I recognize that this result may shock real estate lawyers and title searchers steeped in the old and firmly established principle of Pennsylvania law that a judicial sale divests real estate of all other liens on it except those preserved by statute. However, a contrary result would be even more shocking. It would put in the hands of a foreclosing lien-holder the power to determine whether or not a senior federal tax lien is to be divested, depending on whether or not the United States is joined as a party. If the United States is joined as a party, as provided under § 2410, the senior federal tax lien would not be divested.
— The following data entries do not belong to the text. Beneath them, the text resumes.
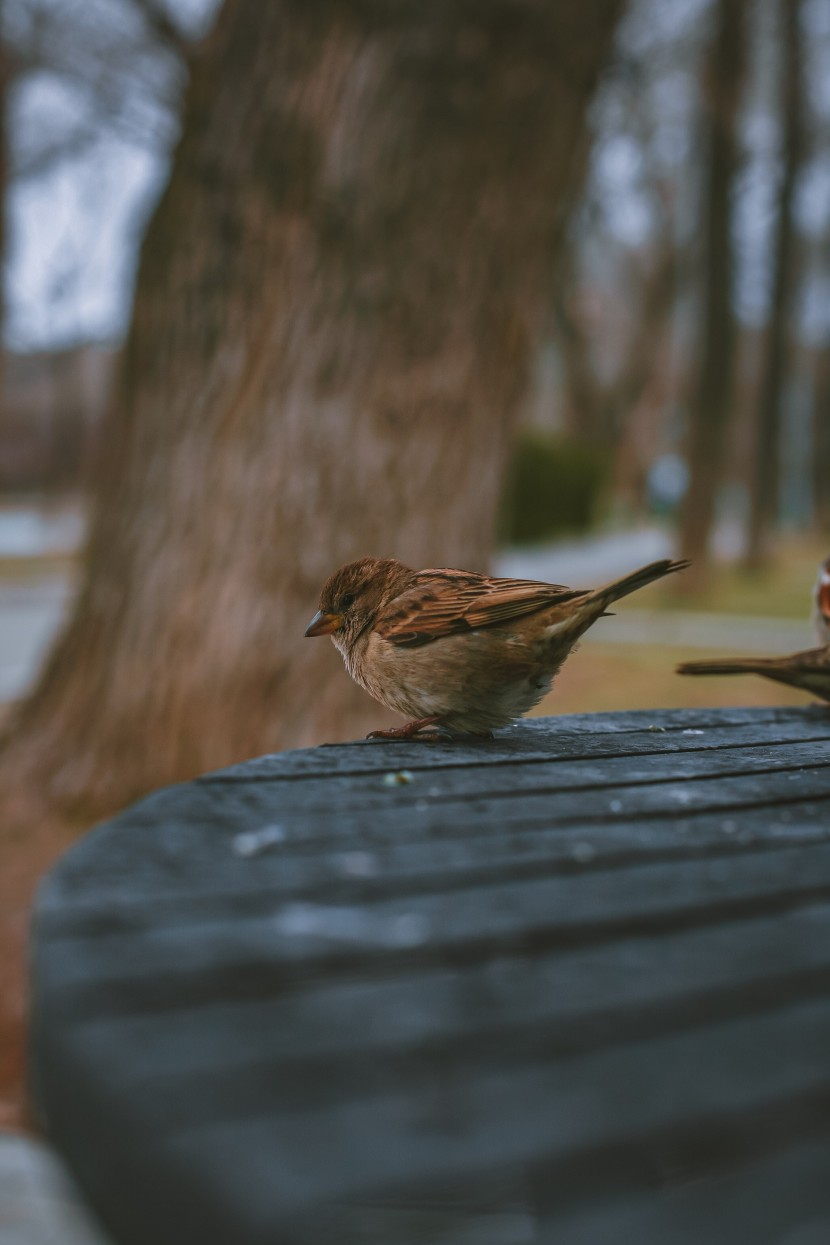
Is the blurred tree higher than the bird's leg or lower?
higher

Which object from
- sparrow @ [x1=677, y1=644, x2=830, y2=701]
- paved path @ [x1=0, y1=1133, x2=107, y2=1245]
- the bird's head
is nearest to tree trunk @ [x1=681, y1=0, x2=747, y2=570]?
paved path @ [x1=0, y1=1133, x2=107, y2=1245]

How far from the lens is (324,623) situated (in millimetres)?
2055

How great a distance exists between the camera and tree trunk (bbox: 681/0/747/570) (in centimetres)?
1332

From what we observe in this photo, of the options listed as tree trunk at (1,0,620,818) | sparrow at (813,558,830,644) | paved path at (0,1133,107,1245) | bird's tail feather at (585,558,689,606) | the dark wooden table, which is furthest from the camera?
tree trunk at (1,0,620,818)

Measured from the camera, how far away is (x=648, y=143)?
17281 millimetres

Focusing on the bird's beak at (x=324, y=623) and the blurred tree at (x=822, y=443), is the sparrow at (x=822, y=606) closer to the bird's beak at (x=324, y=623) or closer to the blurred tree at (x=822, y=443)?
the bird's beak at (x=324, y=623)

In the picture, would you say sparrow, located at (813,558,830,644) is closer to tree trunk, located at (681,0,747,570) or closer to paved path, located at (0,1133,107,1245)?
paved path, located at (0,1133,107,1245)

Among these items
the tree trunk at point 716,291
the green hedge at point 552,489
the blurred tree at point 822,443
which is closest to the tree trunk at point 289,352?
the tree trunk at point 716,291

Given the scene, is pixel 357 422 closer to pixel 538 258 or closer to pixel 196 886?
pixel 538 258

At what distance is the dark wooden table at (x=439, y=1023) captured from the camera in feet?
2.22

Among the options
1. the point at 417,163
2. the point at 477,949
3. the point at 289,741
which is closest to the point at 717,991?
the point at 477,949

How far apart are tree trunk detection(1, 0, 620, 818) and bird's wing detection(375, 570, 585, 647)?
1.90 m

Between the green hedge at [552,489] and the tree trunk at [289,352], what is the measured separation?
10868 millimetres

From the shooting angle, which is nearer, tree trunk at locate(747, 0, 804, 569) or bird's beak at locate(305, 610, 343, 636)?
bird's beak at locate(305, 610, 343, 636)
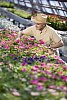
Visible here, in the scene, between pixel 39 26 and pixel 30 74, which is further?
pixel 39 26

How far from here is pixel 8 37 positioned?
7.88 metres

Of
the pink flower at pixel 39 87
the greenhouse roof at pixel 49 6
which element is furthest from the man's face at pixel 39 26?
the greenhouse roof at pixel 49 6

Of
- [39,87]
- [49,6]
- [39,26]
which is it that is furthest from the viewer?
[49,6]

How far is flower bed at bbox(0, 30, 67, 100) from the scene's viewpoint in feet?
11.7

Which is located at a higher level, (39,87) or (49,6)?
(39,87)

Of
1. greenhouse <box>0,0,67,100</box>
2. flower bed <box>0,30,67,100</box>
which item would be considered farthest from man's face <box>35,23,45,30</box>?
flower bed <box>0,30,67,100</box>

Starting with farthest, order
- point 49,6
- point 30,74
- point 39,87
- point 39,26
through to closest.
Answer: point 49,6 < point 39,26 < point 30,74 < point 39,87

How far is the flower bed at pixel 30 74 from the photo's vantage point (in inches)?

If the United States is not joined, the federal lien under Pennsylvania law (as distinguished from federal substantive law) would be divested.5 Although this is a type of problem which Congress rather than the courts should deal with, it seems unwise to give to lienholders a power, perhaps capriciously, to divest federal liens, depending on whether or not they name the United States as a party to the foreclosure proceedings.
It might be pointed out here also that under Pennsylvania procedural law in reference to lien foreclosures against real estate there is no requirement of personal notice to other lienholders, including the United States.6 When a lien against Pennsylvania real estate is foreclosed the only required notice is by handbills posted on the premises and in the Sheriff’s office, and by publication in a newspaper of general circulation and the local legal periodical.7 Thus the United States authorities charged with collecting taxes might find that their valuable senior lien for taxes has been divested by the use of Pennsylvania procedure without their knowing anything about the judicial sale, and without giving them the usual opportunity of a senior lienholder to attend the judicial sale to bid enough to make sure that the proceeds of the sale will be ample to pay the amount of taxes owing to the United States.
The motion of defendant Cement National Bank to dismiss is denied.